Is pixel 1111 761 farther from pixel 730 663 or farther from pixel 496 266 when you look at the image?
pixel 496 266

* * *

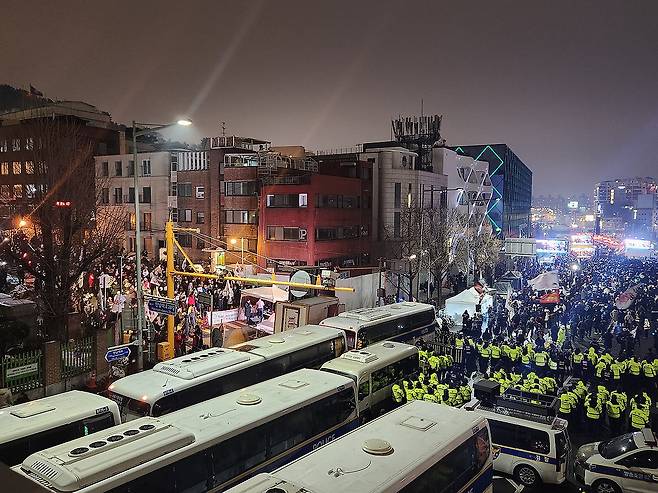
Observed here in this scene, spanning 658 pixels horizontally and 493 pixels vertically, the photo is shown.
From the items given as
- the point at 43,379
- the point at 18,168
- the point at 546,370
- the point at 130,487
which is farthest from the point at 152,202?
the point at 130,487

* * *

> Directions for this task: Collect each line above that contains the word "point", copying it in full.

> Task response:
- the point at 43,379
- the point at 18,168
- the point at 546,370
- the point at 130,487
which is farthest from the point at 152,202?
the point at 130,487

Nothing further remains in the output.